Vor genau 150 zerstörte ein Grossbrand in Grenchen mehrere Häuser und den Kirchturm. Ein ungünstiger Wind trieb das Feuer die Kirchstrasse hinab. Die Brandursache ist bis heute unklar – doch es gibt Vermutungen.

Rainer W. Walter
Merken
Drucken
Teilen
Der wieder aufgebaute Kirchturm gefiel nicht allen. Später wurde die Haube verkürzt.

Der wieder aufgebaute Kirchturm gefiel nicht allen. Später wurde die Haube verkürzt.

Archiv Rainer W. Walter

Es geschah am 14, Mai des Jahres 1868. Die Uhr am Kirchturm zeigte ein letztes Mal die Zeit 16.30 Uhr, als im Strohhaus des Anton Schild Feuer ausbrach. Anton Schild war Besitzer der Garnbuchi, der in seinem Anwesen eine Lehrwerkstatt für angehende Uhrmacher und Uhrmacherinnen einrichtete. Damit war er ein Pionier der Grenchner Uhrenproduktion. Sein Sohn Urs Schild gründete 1856 die ETA.

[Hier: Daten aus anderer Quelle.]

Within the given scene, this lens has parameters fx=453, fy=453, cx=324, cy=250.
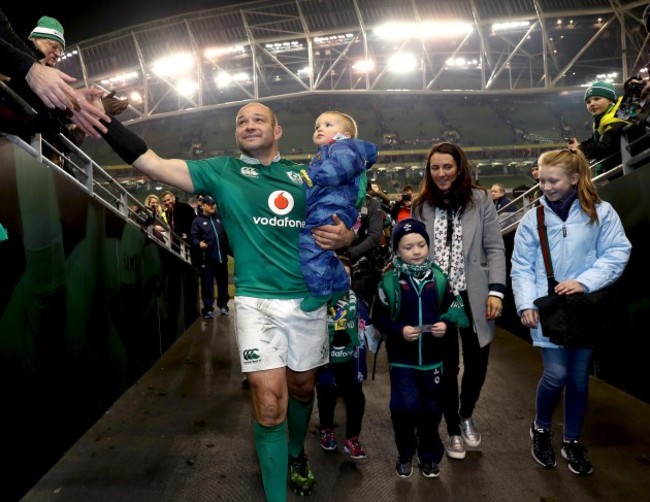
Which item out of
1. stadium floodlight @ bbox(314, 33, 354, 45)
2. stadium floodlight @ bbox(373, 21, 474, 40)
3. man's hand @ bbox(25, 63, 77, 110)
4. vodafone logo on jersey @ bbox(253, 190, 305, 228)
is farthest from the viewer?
stadium floodlight @ bbox(314, 33, 354, 45)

Doch zurück zum Brand. Ein unglaublich starker Bergwind trug das Feuer mit grosser Schnelligkeit die Kirchstrasse hinab der Kirche zu. Auf seinem Weg setzte die Feuerwalze die Häuser von Oberrichter Gast, Clemenz Güggi, Franz Gast und Eusebius Luterbacher in Brand. Diese fünf Häuser brannten bis auf die Grundmauern nieder. Das Feuer erreichte die Kirche und vernichtete den Turm. Die Kirche selber konnte dank des Einsatzes der Feuerwehr gerettet werden. Der Turmhahn fiel in den Garten der Familie Schild-Rust.

Spontane Hilfe aus Biel

An der Löscharbeit waren mehrere Feuerwehren mit mehr als 20 Spritzen beteiligt. Mehrere Feuerwehrmannschaften auch aus den benachbarten Gemeinden eilten zu Hilfe. Besonders erwähnt werden in der Chronik die Männer des Brandkorps aus Biel. Als diese hörten, dass in Grenchen ein grosser Brand ausgebrochen sei, organisierten sie einen Extrazug und kamen den Grenchnern zu Hilfe. Man stelle sich das vor! Es scheint sich zu bewahrheiten, dass in der Vergangenheit etliches rascher und unbürokratischer erledigt werden konnte.

In den fünf abgebrannten Häusern lebten acht Familien, die all ihr Hab und Gut verloren. Nur fünf der betroffenen Familien waren versichert. Die Brandmauern des Kirchturms und der niedergebrannten Häuser liess die Gemeinde in Fronarbeit abbrechen. Schliesslich wurde auch der Kirchturm wieder aufgebaut und mit einer neuen Uhr ausgerüstet. Die Feuerversicherung leistete an die Kosten einen Anteil von 30'260 Franken. Das notwendige Bauholz wurde von der Gemeindekasse bezahlt. Beim Wiederaufbau benützte die Gemeinde die Gelegenheit und verbreiterte die Strasse bei der Kirche um 21 Fuss.

Die Abklärungen über die Ursachen des Brandes liessen vermuten, dass Brandstiftung im Spiel gewesen war. Dies, weil der Brand zu einer Zeit ausgebrochen war, als noch keine Lichter angezündet wurden. Erwiesen ist allerdings bis heute nichts.